Batch mode — compare multiple evidence sources at once:

results = ctv.validate(
    clinical_trials="data/clinical_trials/gene_indication_max_phase.parquet",
    targets=[
        "data/genetic_evidence/gwas_catalog.parquet",
        "data/genetic_evidence/clinvar.parquet",
        "data/genetic_evidence/omim.parquet",
    ],
    similarity_lookup="data/mappings/efo_similarity_lookup_0.5.parquet",
)
# returns a list of DataFrames, one per evidence source

Prioritized mode — test whether a novel source adds value over an established baseline:

results = ctv.validate(
    clinical_trials="data/clinical_trials/gene_indication_max_phase.parquet",
    targets="data/genetic_evidence/novel_score.parquet",
    baseline_evidence="data/genetic_evidence/established_genetics.parquet",
    similarity_lookup="data/mappings/efo_similarity_lookup_0.5.parquet",
)
# pairs supported only by baseline are excluded

Expand a disease set using semantic similarity:

expanded = ctv.get_expanded_disease_set(
    efo_ids={"EFO:0000270", "EFO:0000384"},
    similarity_pairs="data/mappings/efo_similarity_lookup_0.5.parquet",
    similarity_threshold=0.8,
)

CLI

# With config file
ct-validation --config configs/default.yaml

# With explicit arguments
ct-validation \
    --clinical-trials ct.parquet \
    --targets evidence.parquet \
    --similarity-lookup similarity.parquet \
    -o results/

# Batch mode (multiple evidence sources)
ct-validation \
    --clinical-trials ct.parquet \
    --targets gwas.parquet --targets clinvar.parquet --targets omim.parquet \
    -o results/

# Save annotated trials and/or matched-pair audit rows
ct-validation --config configs/default.yaml \
    --save-trials --save-matched-pairs -o results/

MCP server

ct-validation-mcp

Exposes two tools for agent-based workflows:

  • ct_validate — compute phase-transition enrichment (includes p_value)
  • expand_disease_set — expand EFO IDs via semantic similarity

Input schemas

Input Columns Description
clinical_trials gene, efo_id, max_phase Target-indication pairs with highest phase reached
targets gene, efo_id Gene-indication pairs with supporting evidence
similarity_lookup efo_id_1, efo_id_2, similarity Pairwise EFO similarity (optional)
baseline_evidence gene, efo_id Baseline evidence for prioritized mode (optional)
gene_universe one gene per line (text file) Restrict analysis to these genes (optional)
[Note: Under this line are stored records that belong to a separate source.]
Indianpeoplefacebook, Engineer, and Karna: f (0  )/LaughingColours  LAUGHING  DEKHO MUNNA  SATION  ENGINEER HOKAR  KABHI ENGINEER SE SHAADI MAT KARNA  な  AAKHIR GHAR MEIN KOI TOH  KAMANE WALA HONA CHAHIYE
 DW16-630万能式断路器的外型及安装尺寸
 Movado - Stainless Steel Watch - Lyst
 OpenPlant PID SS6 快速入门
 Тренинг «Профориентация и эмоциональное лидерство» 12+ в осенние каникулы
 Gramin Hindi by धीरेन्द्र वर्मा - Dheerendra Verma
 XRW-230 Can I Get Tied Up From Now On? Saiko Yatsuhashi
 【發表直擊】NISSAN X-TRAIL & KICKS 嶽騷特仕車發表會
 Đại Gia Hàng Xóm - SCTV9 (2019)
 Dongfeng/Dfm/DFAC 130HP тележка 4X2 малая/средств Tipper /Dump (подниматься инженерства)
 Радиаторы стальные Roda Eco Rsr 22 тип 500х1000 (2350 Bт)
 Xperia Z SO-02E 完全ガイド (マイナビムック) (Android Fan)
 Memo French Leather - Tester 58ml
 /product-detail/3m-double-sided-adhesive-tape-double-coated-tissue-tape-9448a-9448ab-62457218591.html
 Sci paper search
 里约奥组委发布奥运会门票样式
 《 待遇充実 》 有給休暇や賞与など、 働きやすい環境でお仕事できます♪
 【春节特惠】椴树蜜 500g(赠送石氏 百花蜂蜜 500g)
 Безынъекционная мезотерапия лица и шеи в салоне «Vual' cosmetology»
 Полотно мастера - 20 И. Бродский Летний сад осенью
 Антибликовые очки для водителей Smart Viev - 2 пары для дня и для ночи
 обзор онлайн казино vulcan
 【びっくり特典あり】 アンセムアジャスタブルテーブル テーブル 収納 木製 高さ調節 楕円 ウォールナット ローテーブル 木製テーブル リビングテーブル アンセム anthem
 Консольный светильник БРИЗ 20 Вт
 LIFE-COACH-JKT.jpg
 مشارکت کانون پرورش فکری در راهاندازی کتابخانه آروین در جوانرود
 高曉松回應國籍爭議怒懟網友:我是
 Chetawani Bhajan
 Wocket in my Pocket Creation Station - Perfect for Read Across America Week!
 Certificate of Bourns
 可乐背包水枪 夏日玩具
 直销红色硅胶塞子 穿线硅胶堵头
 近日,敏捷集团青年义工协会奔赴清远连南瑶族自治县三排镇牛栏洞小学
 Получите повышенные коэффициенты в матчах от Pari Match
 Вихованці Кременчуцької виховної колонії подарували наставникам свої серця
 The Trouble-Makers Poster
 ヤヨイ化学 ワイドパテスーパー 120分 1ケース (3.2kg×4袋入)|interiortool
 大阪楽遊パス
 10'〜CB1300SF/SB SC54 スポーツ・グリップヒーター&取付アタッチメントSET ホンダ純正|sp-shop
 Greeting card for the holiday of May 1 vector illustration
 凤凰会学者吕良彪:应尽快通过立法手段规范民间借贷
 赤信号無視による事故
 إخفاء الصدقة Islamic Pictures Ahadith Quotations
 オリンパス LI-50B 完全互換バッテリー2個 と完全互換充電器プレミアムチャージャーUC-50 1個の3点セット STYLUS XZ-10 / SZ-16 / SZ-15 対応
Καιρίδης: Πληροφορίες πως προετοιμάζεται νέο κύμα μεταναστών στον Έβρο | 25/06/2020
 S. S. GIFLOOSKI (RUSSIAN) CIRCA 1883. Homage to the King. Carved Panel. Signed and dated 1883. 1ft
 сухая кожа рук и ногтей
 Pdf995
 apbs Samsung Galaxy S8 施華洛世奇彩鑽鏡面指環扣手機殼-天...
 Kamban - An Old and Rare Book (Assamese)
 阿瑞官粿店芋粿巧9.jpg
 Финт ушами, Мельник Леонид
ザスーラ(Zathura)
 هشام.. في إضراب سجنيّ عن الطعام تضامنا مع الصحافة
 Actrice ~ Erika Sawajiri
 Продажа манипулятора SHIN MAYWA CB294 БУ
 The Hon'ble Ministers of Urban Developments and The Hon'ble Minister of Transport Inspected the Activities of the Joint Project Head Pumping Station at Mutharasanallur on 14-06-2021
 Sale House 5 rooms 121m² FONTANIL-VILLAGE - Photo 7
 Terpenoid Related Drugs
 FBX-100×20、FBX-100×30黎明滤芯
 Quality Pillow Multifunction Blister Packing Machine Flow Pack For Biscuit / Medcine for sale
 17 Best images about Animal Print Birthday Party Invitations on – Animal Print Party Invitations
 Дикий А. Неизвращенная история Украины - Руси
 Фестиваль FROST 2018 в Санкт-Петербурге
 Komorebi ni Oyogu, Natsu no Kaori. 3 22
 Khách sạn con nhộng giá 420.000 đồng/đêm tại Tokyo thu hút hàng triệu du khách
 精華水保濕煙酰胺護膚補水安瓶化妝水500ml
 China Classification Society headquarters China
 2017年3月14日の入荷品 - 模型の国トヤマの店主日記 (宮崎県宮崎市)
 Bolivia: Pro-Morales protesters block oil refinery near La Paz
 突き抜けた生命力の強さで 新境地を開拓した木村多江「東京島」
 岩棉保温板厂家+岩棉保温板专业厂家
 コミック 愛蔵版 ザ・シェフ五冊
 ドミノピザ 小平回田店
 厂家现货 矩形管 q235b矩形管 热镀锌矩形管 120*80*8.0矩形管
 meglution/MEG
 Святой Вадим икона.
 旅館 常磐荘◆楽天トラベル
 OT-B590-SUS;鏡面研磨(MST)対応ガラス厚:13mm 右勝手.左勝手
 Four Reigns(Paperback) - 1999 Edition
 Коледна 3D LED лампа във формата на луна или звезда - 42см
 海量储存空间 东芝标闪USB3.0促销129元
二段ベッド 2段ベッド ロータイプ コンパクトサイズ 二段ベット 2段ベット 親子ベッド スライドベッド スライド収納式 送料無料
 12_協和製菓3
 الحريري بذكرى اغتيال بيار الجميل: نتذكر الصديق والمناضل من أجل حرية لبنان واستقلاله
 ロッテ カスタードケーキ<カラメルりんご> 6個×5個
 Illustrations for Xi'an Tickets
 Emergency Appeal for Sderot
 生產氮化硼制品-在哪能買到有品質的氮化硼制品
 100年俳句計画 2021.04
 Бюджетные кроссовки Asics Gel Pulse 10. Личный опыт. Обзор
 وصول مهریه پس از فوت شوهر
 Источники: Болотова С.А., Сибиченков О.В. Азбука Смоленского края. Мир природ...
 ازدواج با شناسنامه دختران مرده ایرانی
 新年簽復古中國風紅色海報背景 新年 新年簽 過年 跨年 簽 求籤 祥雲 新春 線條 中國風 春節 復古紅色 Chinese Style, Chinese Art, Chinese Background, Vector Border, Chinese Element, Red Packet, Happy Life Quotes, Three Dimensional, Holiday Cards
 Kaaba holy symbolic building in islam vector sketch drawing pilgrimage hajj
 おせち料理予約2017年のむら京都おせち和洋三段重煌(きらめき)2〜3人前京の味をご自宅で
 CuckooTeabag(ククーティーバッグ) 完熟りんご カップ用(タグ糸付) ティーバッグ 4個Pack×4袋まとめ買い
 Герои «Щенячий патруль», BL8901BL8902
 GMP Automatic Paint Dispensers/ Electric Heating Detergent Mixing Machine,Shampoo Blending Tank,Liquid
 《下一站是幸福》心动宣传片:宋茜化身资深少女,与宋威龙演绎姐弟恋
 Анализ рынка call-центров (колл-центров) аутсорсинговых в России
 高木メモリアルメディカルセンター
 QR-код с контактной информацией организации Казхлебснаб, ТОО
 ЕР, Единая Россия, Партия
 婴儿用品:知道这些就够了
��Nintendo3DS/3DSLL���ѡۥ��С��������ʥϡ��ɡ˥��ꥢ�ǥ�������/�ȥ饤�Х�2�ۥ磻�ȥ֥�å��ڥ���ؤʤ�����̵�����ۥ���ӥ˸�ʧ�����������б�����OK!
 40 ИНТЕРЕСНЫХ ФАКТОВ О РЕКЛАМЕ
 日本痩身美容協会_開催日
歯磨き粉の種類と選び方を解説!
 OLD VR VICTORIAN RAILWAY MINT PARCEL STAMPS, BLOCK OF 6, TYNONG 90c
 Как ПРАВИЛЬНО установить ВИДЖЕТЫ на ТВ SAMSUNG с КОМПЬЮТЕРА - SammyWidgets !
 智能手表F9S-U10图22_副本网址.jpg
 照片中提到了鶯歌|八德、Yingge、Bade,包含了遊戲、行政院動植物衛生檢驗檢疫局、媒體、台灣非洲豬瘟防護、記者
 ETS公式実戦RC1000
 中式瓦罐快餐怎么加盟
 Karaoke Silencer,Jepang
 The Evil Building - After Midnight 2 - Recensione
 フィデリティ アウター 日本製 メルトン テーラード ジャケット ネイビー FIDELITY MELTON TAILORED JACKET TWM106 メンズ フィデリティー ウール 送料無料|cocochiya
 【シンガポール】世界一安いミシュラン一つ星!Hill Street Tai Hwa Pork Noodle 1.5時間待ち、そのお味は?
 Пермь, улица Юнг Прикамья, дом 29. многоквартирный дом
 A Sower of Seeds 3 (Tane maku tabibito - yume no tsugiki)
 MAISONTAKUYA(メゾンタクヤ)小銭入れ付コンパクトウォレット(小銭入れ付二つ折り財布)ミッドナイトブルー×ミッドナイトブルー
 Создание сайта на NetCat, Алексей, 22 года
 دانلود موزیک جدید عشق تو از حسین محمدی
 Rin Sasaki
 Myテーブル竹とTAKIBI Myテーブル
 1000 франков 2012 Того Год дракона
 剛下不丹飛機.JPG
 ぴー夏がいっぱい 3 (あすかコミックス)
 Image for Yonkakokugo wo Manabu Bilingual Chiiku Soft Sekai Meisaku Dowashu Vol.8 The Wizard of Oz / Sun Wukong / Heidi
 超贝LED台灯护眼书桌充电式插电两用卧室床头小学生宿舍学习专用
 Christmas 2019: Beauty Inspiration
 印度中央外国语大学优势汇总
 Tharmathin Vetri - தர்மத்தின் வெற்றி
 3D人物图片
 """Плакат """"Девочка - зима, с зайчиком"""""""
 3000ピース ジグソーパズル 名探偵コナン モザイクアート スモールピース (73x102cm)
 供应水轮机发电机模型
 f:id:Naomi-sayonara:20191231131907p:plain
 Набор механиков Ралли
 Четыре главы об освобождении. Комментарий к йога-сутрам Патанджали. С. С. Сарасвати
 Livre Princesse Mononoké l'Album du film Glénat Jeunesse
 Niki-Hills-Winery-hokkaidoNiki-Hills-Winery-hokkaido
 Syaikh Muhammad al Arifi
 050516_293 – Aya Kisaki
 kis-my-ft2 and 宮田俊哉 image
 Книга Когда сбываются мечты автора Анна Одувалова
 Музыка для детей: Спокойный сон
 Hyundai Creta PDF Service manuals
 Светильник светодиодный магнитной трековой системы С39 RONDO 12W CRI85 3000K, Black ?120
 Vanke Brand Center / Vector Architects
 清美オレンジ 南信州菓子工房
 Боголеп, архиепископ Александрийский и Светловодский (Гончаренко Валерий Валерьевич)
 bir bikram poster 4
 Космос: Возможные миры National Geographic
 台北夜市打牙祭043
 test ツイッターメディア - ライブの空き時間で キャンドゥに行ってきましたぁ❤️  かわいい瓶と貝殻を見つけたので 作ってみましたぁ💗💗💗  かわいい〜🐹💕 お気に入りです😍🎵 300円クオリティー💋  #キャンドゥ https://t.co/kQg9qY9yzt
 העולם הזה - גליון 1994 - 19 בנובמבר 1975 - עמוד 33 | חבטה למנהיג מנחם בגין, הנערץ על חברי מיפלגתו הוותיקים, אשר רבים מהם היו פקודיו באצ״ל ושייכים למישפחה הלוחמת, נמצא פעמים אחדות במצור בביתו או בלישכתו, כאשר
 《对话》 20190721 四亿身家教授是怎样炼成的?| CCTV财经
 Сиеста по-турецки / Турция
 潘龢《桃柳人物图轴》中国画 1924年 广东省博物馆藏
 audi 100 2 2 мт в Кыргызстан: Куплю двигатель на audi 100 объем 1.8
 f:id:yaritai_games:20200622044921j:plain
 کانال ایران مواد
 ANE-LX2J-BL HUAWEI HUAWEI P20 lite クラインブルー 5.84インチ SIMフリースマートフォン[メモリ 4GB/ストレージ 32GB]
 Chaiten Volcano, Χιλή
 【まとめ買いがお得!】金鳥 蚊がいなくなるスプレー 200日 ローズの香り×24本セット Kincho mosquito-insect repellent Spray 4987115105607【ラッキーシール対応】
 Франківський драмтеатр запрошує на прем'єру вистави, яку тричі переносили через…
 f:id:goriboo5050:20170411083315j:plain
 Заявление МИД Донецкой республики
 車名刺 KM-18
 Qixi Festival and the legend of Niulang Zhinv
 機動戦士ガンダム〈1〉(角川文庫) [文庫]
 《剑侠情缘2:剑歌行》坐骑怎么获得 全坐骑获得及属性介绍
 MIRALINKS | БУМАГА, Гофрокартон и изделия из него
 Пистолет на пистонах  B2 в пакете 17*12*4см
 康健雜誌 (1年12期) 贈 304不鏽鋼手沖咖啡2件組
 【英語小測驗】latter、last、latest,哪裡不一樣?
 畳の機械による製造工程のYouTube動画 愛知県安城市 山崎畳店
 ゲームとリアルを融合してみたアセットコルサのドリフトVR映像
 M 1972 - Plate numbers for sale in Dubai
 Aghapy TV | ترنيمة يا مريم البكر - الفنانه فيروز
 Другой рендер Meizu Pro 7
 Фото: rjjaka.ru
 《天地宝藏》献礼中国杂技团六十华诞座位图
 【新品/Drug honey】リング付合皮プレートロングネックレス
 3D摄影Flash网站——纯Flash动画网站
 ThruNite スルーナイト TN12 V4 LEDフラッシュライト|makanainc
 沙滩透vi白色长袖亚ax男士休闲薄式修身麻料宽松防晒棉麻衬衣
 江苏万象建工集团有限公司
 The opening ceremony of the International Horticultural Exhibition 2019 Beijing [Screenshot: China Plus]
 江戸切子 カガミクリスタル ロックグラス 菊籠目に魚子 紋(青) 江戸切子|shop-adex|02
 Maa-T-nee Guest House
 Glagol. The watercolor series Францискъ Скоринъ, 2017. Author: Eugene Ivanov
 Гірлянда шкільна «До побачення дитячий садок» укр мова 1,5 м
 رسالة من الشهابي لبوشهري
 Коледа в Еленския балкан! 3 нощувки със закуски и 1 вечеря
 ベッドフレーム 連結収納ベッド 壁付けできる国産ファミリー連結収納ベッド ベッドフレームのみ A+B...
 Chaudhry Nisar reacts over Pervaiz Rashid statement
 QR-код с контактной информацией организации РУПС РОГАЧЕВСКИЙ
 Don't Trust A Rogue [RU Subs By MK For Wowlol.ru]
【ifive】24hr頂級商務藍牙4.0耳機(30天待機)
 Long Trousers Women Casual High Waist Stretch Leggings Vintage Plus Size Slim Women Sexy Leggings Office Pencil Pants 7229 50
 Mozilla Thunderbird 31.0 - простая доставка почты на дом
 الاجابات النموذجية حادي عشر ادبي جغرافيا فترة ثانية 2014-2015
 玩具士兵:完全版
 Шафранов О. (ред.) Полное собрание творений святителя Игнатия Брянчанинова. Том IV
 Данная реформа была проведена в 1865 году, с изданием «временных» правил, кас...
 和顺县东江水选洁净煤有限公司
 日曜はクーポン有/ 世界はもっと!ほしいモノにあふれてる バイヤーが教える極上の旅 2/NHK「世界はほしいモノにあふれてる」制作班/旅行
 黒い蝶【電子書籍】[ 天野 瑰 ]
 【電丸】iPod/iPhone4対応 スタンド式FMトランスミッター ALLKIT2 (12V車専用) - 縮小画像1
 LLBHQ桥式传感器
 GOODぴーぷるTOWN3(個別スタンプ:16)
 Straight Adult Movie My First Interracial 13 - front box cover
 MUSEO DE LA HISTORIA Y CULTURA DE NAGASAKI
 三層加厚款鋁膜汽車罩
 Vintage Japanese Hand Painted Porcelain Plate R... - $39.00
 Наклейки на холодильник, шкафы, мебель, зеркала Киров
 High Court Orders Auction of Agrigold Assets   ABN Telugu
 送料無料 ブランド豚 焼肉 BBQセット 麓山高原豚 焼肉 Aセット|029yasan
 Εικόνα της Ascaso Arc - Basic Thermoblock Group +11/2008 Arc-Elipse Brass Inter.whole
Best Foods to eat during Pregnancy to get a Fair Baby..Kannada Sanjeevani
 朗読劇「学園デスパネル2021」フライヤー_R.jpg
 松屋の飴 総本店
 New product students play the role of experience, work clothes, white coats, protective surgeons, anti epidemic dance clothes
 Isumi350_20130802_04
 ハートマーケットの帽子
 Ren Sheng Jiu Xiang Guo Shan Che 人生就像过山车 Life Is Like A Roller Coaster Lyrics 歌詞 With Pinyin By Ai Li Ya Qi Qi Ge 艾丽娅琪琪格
All inputs accept Parquet files or pandas DataFrames (except gene_universe, which is a text file or a Python set).

Output schema

Column Description
phase_from, phase_to Phase transition (e.g. 1→2, 1→4)
n_yes, n_no Pairs entering phase (with/without evidence)
x_yes, x_no Pairs reaching target phase
rate_yes, rate_no Progression rates
rr, rr_ci_lower, rr_ci_upper Risk ratio with 95% CI (Katz log method)
or, or_ci_lower, or_ci_upper Odds ratio with 95% CI (Woolf logit method)
p_value Two-sided Fisher's exact test p-value

When either comparison group is empty (n_yes=0 or n_no=0), rr, or, their confidence intervals, and p_value are undefined (NaN).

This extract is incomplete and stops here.